● **Exercise passage**
= = =

My husband and I spent a lot of time discussing our love for her on her first day with us. With Adeline it was almost shocking to me just how much I loved her and yet how much my love continued to grow each day. With Hazel there's just total contentment and such an incredibly strong, solid love to join how we feel about her sister. Like yes, there's the missing part of our family, and now we're complete. It's lovely and our memory of the birth is lovely too.

My thoughts on medicated versus unmedicated birth (from right after giving birth plus an addendum):

One of my hopes for this labor was that it would go so quickly that going unmedicated was really the only option. I read and reread birth stories, especially about those with very short second labors. I went back and forth about hiring a doula then realized that while I might *hope* for a very quick labor, I wasn't guaranteed to have one. I compromised with myself and decided to hire someone who is getting her DONA certification after we met with Kristi and both liked her. During my first labor my husband had a hard time implementing the different strategies we learned in the moment, so we mainly wanted someone to help guide him and step in if he needed it. I felt like it was unfair of me, knowing his personality, to expect he could be an expert in helping me through the pain during a situation where he was sure to be anxious.

I had some typical second pregnancy stuff especially with the prodromal labor, but I think my actual labor and dilation was more similar to a first labor in the length and speed of dilation, at least the first six centimeters. Assuming I started the labor dilated around one centimeter, where I'd been at my last check a few days before, it took nine or ten hours from the first "ouch!" contraction to get to six.

= = =

● **Data for analysis**
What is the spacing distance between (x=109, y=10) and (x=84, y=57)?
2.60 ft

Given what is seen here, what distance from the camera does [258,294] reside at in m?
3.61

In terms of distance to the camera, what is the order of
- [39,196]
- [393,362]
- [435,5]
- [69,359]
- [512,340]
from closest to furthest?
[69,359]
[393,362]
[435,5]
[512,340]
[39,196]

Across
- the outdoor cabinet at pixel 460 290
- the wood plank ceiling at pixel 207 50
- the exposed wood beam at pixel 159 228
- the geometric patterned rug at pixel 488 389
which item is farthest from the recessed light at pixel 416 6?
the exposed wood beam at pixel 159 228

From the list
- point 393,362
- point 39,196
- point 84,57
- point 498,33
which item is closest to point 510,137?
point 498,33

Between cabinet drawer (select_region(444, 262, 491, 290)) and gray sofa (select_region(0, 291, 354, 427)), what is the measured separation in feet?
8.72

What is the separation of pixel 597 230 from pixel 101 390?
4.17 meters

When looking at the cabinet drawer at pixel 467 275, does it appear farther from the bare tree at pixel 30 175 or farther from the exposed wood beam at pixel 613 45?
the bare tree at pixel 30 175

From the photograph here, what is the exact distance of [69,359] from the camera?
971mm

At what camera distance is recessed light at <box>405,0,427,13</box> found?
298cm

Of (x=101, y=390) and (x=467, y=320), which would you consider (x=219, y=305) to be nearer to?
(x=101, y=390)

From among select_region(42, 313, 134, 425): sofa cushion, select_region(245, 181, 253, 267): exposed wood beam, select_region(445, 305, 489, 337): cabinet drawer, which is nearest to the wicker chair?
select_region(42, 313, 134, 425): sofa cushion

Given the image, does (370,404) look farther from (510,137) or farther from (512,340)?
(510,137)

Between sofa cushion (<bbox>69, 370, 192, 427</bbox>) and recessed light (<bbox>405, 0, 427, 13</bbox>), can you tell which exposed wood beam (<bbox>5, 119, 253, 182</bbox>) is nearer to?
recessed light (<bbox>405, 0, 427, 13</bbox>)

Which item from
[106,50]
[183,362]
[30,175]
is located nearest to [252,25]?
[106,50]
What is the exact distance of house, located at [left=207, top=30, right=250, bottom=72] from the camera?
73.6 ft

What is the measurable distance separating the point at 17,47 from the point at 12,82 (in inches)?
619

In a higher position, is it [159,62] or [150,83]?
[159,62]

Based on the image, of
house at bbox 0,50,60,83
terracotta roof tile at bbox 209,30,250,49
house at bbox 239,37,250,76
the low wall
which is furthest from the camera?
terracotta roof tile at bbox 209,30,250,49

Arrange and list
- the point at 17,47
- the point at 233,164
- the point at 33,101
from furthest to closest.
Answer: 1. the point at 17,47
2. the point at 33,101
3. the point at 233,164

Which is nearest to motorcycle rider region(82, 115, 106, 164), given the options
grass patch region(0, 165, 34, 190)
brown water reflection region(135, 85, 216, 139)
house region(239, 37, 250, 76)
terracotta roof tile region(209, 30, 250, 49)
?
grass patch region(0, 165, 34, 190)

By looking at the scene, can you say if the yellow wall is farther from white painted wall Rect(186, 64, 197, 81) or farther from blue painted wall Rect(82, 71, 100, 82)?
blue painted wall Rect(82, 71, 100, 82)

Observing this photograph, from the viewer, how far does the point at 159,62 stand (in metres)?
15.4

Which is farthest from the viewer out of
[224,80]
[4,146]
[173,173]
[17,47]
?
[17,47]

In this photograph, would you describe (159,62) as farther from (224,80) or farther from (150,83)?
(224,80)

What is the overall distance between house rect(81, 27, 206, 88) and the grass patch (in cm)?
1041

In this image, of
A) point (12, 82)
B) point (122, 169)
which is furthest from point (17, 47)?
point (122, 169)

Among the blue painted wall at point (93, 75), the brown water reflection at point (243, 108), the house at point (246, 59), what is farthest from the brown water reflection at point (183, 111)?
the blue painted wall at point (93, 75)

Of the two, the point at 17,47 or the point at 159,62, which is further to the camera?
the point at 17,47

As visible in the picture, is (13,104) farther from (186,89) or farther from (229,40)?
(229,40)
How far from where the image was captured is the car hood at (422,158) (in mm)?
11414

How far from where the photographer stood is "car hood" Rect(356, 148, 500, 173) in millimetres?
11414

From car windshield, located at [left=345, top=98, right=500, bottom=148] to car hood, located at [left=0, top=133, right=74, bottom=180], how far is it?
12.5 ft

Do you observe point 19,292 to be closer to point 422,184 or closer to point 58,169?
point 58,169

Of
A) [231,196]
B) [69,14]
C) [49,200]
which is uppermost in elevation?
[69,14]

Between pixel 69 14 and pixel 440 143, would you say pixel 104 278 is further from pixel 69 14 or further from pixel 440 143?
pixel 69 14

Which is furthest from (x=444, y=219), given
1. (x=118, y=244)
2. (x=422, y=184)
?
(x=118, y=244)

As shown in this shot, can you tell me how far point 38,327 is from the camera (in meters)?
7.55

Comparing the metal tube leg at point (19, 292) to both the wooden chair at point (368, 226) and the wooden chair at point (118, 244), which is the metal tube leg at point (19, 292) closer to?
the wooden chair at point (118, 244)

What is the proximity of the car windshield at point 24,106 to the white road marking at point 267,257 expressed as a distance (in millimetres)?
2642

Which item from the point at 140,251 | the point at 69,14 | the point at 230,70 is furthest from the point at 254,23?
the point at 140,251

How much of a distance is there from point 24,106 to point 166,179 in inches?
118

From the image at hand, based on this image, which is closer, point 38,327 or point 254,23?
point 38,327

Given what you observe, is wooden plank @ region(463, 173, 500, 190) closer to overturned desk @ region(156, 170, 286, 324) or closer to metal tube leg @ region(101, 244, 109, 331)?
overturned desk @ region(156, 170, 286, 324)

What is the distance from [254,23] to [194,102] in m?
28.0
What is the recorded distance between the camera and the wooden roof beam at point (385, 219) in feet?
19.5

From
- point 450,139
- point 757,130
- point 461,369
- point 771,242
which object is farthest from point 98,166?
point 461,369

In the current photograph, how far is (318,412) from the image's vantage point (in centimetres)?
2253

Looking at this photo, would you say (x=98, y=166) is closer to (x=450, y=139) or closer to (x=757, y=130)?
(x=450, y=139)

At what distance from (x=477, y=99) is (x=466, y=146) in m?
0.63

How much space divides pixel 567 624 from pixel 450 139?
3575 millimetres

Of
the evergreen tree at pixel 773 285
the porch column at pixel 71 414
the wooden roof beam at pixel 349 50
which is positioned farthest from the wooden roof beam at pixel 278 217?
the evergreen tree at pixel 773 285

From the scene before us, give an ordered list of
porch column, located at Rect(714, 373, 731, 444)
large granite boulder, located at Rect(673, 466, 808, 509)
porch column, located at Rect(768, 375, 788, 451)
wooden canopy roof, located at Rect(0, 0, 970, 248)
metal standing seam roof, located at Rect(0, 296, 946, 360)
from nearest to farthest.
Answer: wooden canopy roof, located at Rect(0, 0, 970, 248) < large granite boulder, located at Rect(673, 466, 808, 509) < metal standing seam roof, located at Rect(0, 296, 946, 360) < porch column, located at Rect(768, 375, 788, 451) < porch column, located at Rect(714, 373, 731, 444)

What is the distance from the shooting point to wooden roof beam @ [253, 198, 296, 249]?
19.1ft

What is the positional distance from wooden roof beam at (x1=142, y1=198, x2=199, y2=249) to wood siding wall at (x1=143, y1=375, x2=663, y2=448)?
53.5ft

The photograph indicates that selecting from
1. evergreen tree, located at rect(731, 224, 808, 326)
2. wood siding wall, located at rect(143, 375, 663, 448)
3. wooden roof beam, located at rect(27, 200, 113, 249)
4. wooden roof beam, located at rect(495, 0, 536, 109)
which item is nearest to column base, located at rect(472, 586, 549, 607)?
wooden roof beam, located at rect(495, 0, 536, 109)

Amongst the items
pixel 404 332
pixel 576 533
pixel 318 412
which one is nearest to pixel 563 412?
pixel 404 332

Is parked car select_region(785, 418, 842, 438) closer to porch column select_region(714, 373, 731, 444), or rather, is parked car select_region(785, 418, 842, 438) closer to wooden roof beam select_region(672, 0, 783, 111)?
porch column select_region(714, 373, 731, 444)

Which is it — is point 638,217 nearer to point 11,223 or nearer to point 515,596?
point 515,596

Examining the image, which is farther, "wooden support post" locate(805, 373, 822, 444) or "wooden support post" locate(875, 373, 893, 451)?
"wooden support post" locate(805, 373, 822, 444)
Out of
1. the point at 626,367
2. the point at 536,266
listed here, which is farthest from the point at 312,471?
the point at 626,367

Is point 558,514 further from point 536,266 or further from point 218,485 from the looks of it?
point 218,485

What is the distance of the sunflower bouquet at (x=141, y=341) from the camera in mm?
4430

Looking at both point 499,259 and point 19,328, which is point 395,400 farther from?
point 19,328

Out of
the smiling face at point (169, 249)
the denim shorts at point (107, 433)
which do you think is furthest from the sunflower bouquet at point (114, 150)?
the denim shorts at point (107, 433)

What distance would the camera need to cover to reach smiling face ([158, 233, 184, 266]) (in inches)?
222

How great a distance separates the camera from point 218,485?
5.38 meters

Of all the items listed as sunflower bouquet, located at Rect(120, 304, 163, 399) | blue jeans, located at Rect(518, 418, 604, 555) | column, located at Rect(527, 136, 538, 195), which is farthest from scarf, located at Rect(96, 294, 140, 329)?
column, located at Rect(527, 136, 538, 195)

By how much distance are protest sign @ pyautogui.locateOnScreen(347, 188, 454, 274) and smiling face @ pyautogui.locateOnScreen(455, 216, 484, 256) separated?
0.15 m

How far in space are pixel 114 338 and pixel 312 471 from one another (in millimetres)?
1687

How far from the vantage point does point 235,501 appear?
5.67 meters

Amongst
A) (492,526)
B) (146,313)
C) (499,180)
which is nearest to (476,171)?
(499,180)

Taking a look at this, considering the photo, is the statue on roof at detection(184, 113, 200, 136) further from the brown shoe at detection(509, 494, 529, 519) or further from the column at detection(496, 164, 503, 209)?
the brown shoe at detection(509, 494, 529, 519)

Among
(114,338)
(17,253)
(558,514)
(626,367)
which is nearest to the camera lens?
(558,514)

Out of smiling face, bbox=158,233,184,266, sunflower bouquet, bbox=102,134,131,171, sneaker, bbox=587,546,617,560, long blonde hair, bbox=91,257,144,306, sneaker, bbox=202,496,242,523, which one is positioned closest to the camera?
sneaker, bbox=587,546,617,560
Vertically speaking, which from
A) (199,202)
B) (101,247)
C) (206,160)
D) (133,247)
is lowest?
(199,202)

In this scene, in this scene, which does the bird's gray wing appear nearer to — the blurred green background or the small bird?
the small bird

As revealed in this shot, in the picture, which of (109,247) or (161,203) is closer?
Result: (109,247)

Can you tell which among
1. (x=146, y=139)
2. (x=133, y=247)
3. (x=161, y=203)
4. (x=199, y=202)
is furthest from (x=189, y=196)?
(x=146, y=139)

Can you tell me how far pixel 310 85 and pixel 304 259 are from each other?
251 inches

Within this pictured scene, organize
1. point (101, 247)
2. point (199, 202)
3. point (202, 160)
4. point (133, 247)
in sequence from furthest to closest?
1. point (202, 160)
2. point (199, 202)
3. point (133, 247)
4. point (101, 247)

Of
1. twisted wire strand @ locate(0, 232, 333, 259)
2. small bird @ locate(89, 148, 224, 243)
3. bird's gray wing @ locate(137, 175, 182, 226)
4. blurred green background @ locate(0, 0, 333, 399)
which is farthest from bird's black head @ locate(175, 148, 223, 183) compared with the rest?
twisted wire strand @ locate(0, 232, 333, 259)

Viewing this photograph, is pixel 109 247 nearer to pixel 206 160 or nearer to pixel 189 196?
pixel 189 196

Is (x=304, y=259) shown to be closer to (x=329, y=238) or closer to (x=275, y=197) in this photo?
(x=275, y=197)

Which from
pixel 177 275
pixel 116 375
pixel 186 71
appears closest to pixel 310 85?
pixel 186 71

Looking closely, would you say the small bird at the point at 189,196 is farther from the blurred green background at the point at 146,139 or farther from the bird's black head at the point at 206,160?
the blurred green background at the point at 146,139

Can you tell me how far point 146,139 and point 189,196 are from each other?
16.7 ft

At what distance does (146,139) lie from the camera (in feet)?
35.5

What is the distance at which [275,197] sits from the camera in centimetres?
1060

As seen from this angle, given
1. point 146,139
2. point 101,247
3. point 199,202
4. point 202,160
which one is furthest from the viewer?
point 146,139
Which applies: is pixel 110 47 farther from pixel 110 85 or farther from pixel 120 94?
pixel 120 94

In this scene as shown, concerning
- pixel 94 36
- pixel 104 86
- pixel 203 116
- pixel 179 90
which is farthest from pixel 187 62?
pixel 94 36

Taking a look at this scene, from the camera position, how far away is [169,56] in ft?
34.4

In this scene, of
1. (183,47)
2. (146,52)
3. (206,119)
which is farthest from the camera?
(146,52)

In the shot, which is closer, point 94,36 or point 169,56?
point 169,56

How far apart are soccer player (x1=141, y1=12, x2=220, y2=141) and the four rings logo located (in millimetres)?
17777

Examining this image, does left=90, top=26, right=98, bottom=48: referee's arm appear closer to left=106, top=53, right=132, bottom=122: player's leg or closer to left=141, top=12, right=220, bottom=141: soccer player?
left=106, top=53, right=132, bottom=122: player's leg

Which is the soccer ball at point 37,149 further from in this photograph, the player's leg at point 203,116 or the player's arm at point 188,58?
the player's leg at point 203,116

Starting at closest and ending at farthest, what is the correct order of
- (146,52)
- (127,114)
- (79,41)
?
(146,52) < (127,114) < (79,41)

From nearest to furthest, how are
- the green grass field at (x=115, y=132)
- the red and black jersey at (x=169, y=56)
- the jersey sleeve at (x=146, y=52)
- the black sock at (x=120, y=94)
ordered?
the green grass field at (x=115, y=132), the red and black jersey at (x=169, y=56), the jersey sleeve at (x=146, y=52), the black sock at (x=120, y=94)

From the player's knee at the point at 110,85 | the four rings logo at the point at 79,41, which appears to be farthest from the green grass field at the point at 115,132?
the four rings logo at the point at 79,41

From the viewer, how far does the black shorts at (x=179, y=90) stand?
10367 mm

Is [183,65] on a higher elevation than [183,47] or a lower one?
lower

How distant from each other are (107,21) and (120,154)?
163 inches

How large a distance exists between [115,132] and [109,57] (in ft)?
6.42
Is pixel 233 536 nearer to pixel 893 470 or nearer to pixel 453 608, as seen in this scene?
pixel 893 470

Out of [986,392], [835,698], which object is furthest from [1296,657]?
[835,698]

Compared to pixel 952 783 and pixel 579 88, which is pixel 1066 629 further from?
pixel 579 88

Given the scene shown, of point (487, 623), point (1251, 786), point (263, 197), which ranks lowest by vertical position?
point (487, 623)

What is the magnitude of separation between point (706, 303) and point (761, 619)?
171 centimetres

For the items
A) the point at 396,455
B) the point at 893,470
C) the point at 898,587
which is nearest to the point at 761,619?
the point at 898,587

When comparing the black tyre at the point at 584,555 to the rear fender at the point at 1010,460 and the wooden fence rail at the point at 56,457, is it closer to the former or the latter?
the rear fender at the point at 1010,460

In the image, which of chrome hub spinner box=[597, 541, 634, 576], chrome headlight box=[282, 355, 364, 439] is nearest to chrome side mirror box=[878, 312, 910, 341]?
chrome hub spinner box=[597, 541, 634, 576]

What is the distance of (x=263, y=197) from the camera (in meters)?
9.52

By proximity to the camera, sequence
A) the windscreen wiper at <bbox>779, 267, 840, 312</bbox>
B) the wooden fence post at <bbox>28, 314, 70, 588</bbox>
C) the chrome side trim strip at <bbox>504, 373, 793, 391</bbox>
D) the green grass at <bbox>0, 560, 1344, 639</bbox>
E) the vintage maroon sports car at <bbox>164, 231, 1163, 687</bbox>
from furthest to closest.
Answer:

= = =

Reproduce word for word the stretch of the birth account from "I had some typical" through "get to six.".

I had some typical second pregnancy stuff especially with the prodromal labor, but I think my actual labor and dilation was more similar to a first labor in the length and speed of dilation, at least the first six centimeters. Assuming I started the labor dilated around one centimeter, where I'd been at my last check a few days before, it took nine or ten hours from the first "ouch!" contraction to get to six.